CELL 15 – Import MinHash and LSH utilities for deduplication

This step imports the MinHash and MinHashLSH classes from the `datasketch` library. These utilities are used to compute similarity fingerprints for documents and identify near-duplicates efficiently.

**Output:**  
MinHash and LSH classes are loaded and available for use in the deduplication stage.

In [16]:
def get_minhash(text, num_perm=128):
    m = MinHash(num_perm=num_perm)
    for token in set(text.split()):
        m.update(token.encode("utf8"))
    return m

lsh = MinHashLSH(threshold=0.85, num_perm=128)
dedup_file = DIRS["deduped"] / "deduped.jsonl"

with open(filtered_file) as fin, open(dedup_file, "w") as fout:
    for i, line in enumerate(fin):
        doc = json.loads(line)
        mh = get_minhash(doc["text"])

        if lsh.query(mh):
            continue  # duplicate

        lsh.insert(str(i), mh)
        fout.write(json.dumps(doc, ensure_ascii=False) + "\n")

dedup_file

PosixPath('/content/datatrove_experiment/06_deduped/deduped.jsonl')

CELL 16 – Perform near-duplicate document removal using MinHash and LSH

This step applies near-duplicate detection to the filtered dataset using MinHash fingerprints and Locality Sensitive Hashing (LSH). Each document’s text is converted into a MinHash signature, which is compared against previously seen documents. Documents that exceed the similarity threshold are treated as duplicates and excluded.

**Output:**  
A deduplicated JSONL file (`deduped.jsonl`) is created in the `06_deduped` directory, containing only unique or sufficiently distinct documents.

In [17]:
final_path = DIRS["final"] / "final_corpus.jsonl"

with open(dedup_file) as fin, open(final_path, "w") as fout:
    for line in fin:
        fout.write(line)

final_path

PosixPath('/content/datatrove_experiment/07_final_corpus/final_corpus.jsonl')

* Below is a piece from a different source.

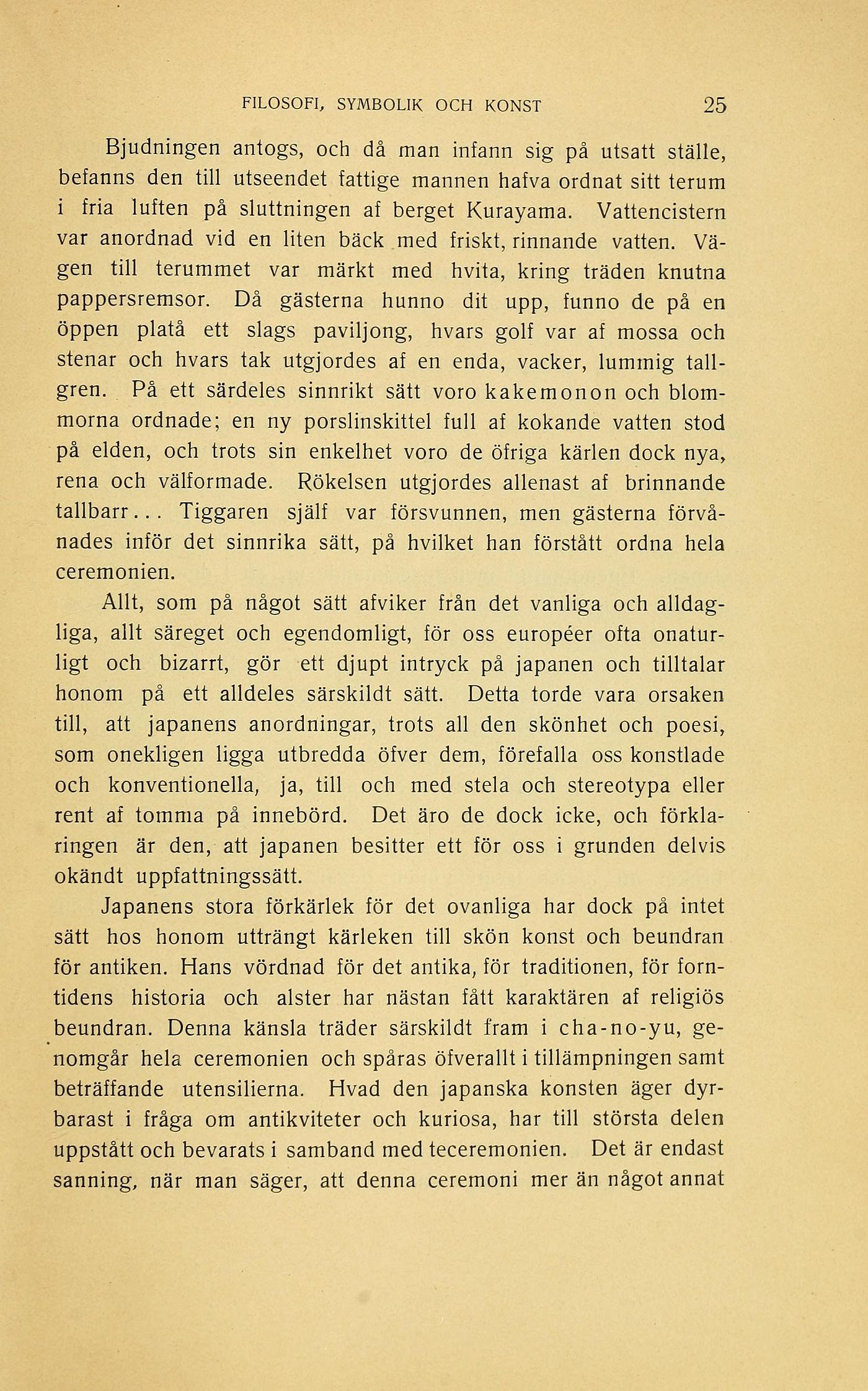 FILOSOFI, SYMBOLIK OCH KONST 25

Bjudningen antogs, och då man infann sig på utsatt ställe, befanns den till utseendet fattige mannen hafva ordnat sitt terum i fria luften på sluttningen af berget Kurayama. Vattencistern var anordnad vid en liten bäck med friskt, rinnande vatten. Vägen till terummet var märkt med hvita, kring träden knutna pappersremsor. Då gästerna hunno dit upp, funno de på en öppen platå ett slags paviljong, hvars golf var af mossa och stenar och hvars tak utgjordes af en enda, vacker, lummig tallgren. På ett särdeles sinnrikt sätt voro kakemonon och blommorna ordnade; en ny porslinskittel full af kokande vatten stod på elden, och trots sin enkelhet voro de öfriga kärlen dock nya, rena och välformade. Rökelsen utgjordes allenast af brinnande tallbarr... Tiggaren själf var försvunnen, men gästerna förvånades inför det sinnrika sätt, på hvilket han förstått ordna hela ceremonien.

Allt, som på något sätt afviker från det vanliga och alldagliga, allt säreget och egendomligt, för oss européer ofta onaturligt och bizarrt, gör ett djupt intryck på japanen och tilltalar honom på ett alldeles särskildt sätt. Detta torde vara orsaken till, att japanens anordningar, trots all den skönhet och poesi, som onekligen ligga utbredda öfver dem, förefalla oss konstlade och konventionella, ja, till och med stela och stereotypa eller rent af tomma på innebörd. Det äro de dock icke, och förklaringen är den, att japanen besitter ett för oss i grunden delvis okändt uppfattningssätt.

Japanens stora förkärlek för det ovanliga har dock på intet sätt hos honom utträngt kärleken till skön konst och beundran för antiken. Hans vördnad för det antika, för traditionen, för forntidens historia och alster har nästan fått karaktären af religiös beundran. Denna känsla träder särskildt fram i cha-no-yu, genomgår hela ceremonien och spåras öfverallt i tillämpningen samt beträffande utensilierna. Hvad den japanska konsten äger dyrbarast i fråga om antikviteter och kuriosa, har till största delen uppstått och bevarats i samband med teceremonien. Det är endast sanning, när man säger, att denna ceremoni mer än något annat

CELL 17 – Assemble and freeze the final corpus snapshot

This step creates the final, immutable corpus snapshot by copying all deduplicated documents into a single output file. No further processing is applied at this stage, ensuring that the resulting dataset represents the final training-ready corpus.

**Output:**  
The final corpus file (`final_corpus.jsonl`) is created in the `07_final_corpus` directory. This file contains the cleaned, normalized, filtered, and deduplicated documents and is ready for downstream use such as domain-adaptive pretraining.